Start of Data extracts

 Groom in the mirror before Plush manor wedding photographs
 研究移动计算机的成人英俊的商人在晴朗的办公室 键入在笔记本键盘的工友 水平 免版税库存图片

End of Data extracts
Start of Data extracts

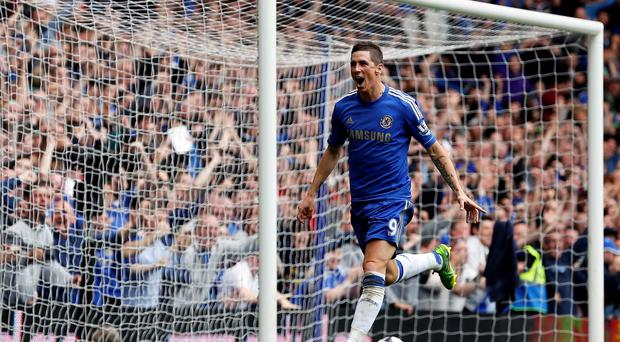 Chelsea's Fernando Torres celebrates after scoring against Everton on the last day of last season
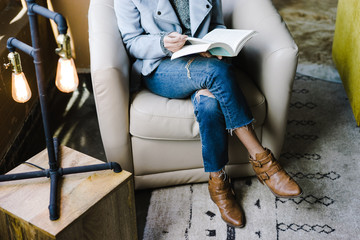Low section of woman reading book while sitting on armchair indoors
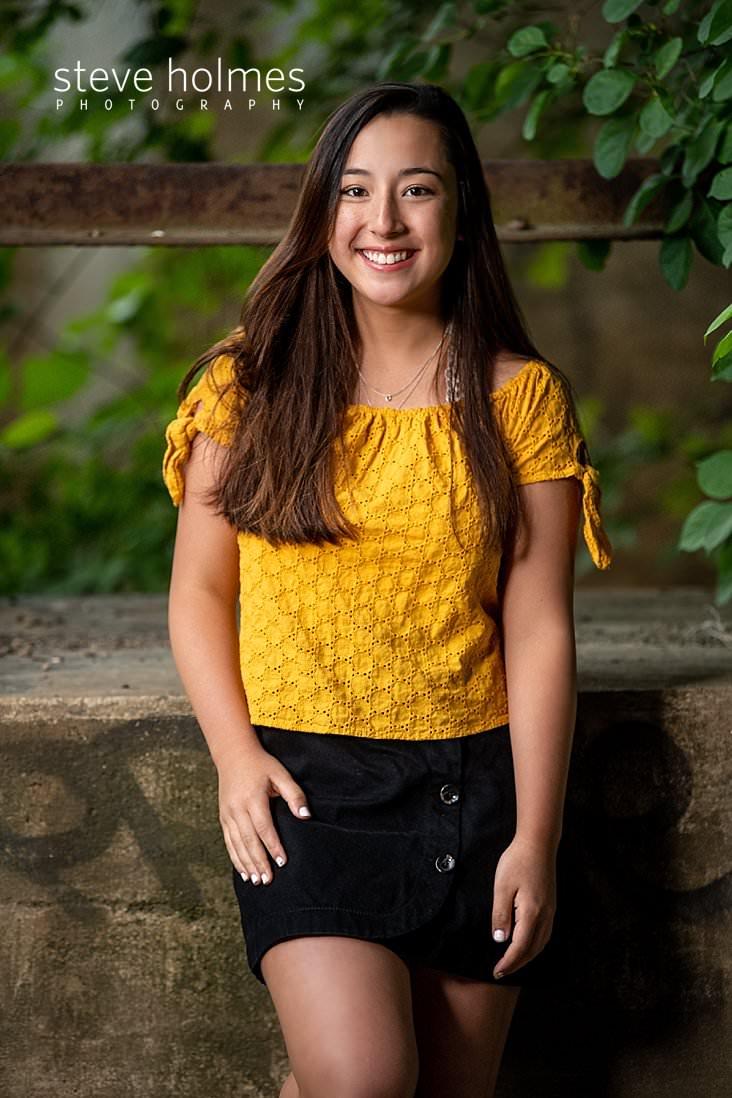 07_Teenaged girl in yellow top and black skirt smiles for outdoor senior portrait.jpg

End of Data extracts
Start of Data extracts

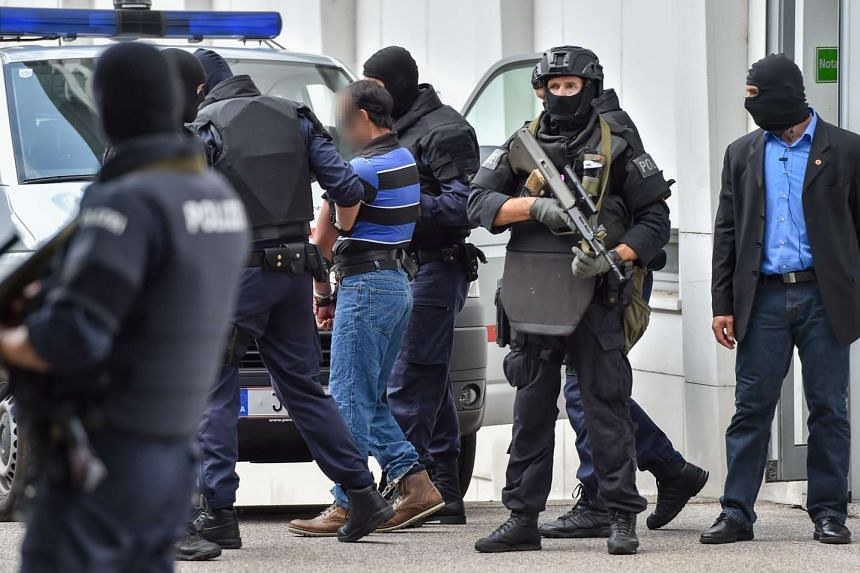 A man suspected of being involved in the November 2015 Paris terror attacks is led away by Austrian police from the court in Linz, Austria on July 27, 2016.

End of Data extracts

**Work to be completed**
Output exactly the lines of the material above from the one containing "Groom in the" up to and including the one containing "研究移动计算机的成人英俊的商人在晴朗的办公室 键入在笔记本键盘的工友 水平".

**Task solution**
 Groom in the mirror before Plush manor wedding photographs
 研究移动计算机的成人英俊的商人在晴朗的办公室 键入在笔记本键盘的工友 水平 免版税库存图片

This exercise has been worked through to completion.